> [Description of the task]:
In the material below, set out everything from the line containing "this 1200×918 image." down to the line containing "rusty metal post [268, 512, 800, 916]" as a numbered list, with blank lines omitted.

> [Excerpted records]:
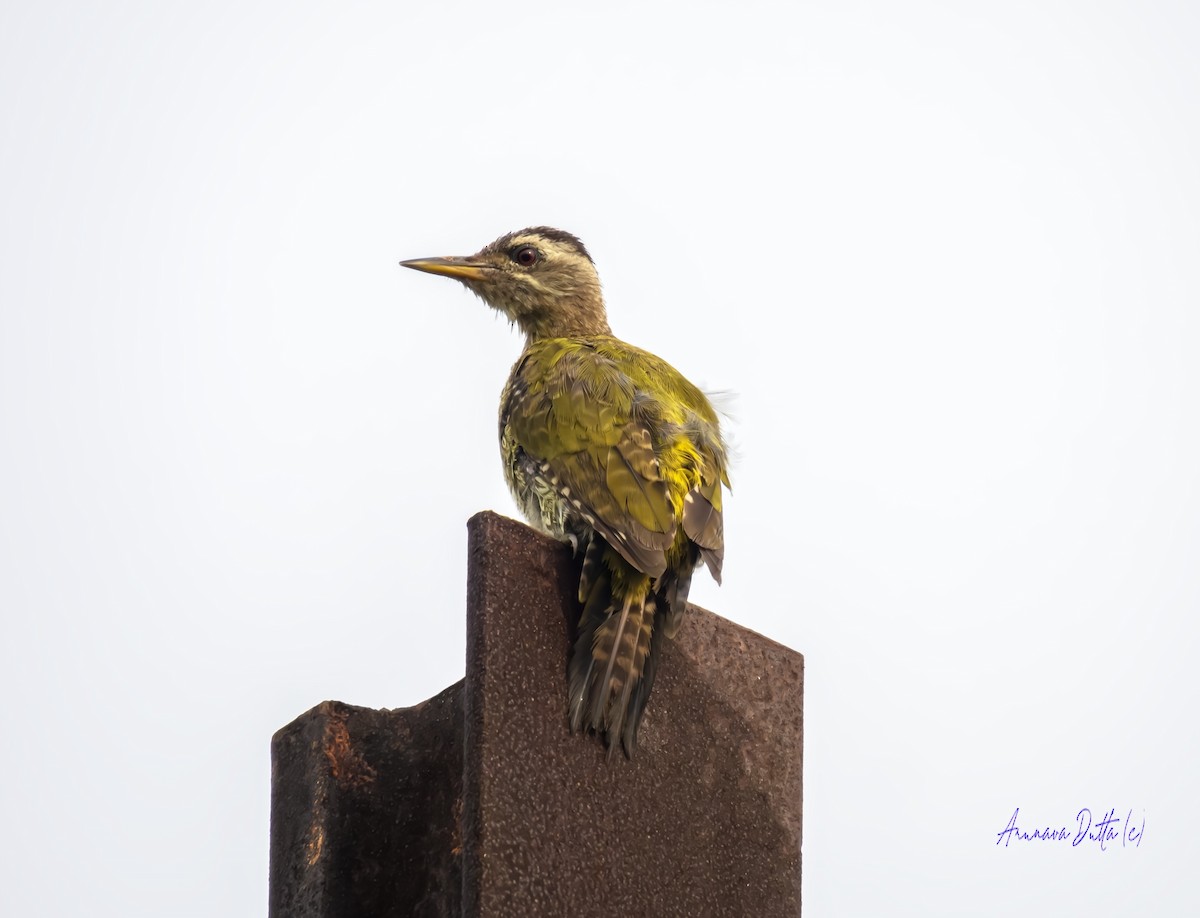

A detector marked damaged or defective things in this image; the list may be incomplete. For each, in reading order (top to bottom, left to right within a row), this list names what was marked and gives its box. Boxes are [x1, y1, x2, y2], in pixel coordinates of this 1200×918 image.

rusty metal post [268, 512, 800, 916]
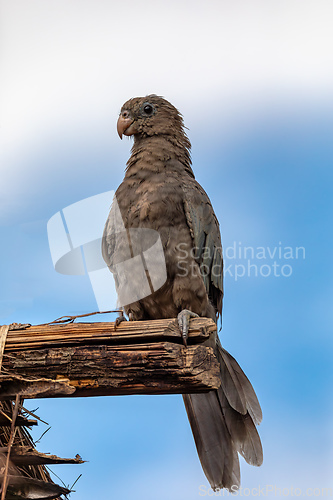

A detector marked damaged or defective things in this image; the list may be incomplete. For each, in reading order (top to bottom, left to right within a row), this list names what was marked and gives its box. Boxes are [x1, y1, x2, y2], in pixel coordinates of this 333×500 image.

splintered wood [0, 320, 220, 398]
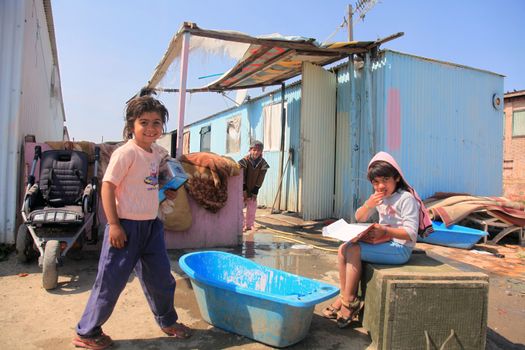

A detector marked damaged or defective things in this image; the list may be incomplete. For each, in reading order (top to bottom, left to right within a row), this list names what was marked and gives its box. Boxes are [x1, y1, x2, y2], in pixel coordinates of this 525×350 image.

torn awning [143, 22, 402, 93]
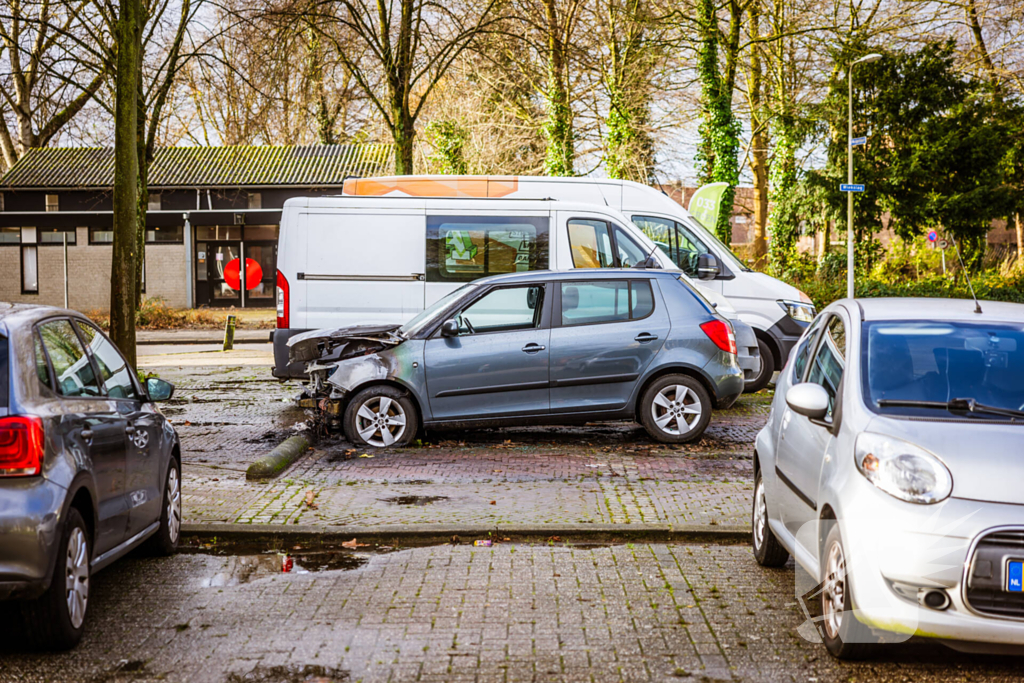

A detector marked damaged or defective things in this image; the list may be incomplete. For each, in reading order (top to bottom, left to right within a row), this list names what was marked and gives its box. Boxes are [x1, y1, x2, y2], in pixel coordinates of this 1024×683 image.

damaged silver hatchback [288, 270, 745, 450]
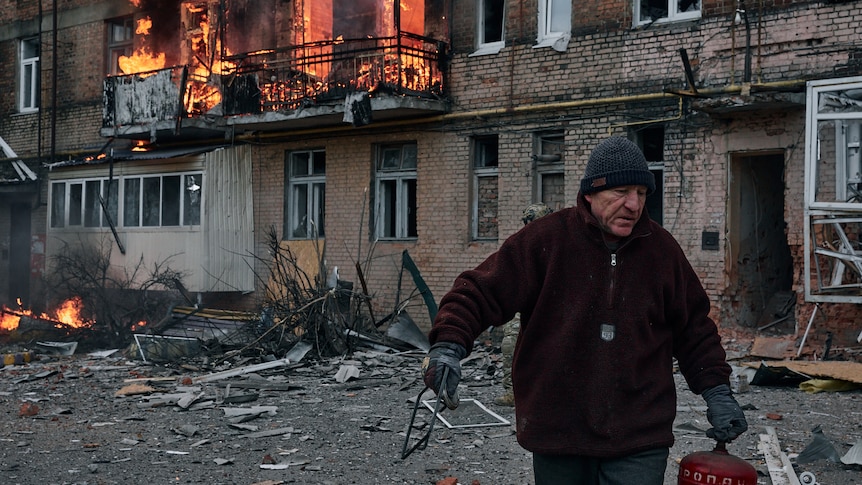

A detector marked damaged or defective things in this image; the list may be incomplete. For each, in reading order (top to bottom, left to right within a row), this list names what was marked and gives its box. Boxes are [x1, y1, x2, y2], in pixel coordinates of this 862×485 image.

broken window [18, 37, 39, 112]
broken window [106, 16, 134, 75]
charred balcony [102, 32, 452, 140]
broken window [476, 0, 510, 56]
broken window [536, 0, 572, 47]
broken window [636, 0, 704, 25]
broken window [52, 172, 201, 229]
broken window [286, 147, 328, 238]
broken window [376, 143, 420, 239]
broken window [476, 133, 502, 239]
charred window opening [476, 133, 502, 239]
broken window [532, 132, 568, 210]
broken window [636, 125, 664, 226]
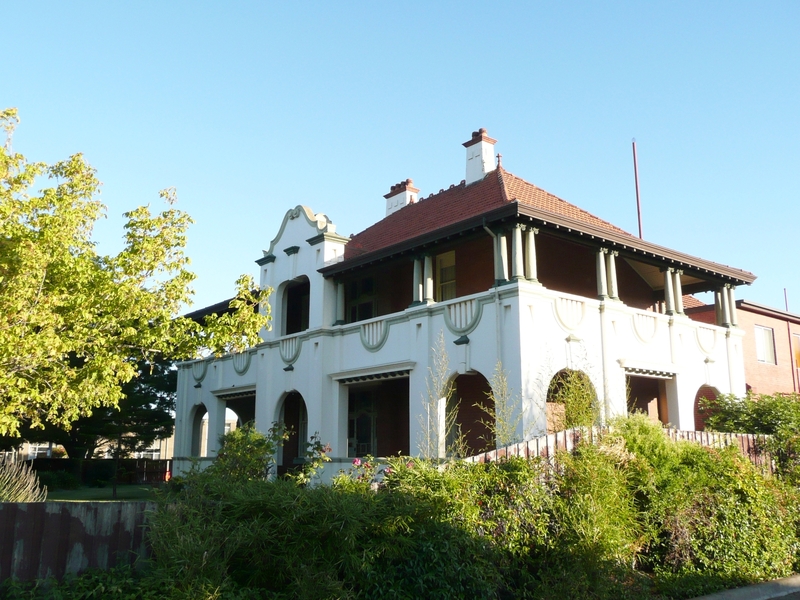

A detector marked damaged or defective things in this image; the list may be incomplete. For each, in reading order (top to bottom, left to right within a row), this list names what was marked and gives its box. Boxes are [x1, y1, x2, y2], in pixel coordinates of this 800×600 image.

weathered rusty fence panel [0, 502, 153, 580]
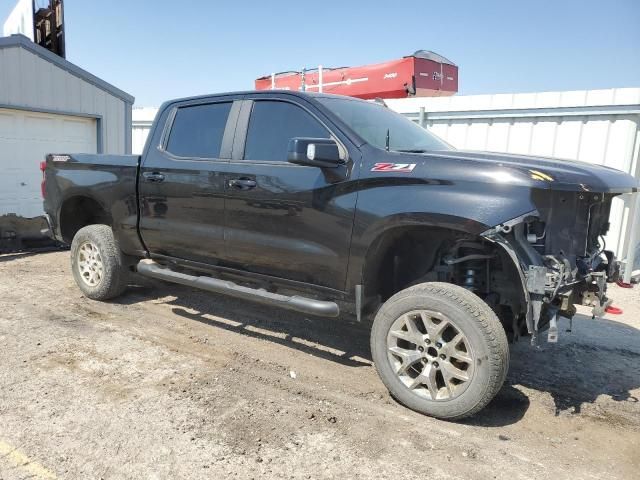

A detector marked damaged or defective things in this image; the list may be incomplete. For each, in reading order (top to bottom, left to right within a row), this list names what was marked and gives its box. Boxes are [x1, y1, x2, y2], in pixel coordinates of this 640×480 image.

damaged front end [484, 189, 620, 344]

---

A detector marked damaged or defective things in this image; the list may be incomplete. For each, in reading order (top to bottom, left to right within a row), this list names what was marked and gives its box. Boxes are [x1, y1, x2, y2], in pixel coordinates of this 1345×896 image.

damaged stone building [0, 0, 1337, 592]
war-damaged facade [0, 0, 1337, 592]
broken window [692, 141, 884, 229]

> [Answer to this exercise]:
1. A detector marked damaged or defective things in this image; the list may be incomplete. For each, in reading order (top to bottom, left to right within a row), this list names what was marked and gives its box. Boxes are [x1, y1, x2, y2], in pixel coordinates of this 1200×918 image.
2. rusty metal post [268, 512, 800, 916]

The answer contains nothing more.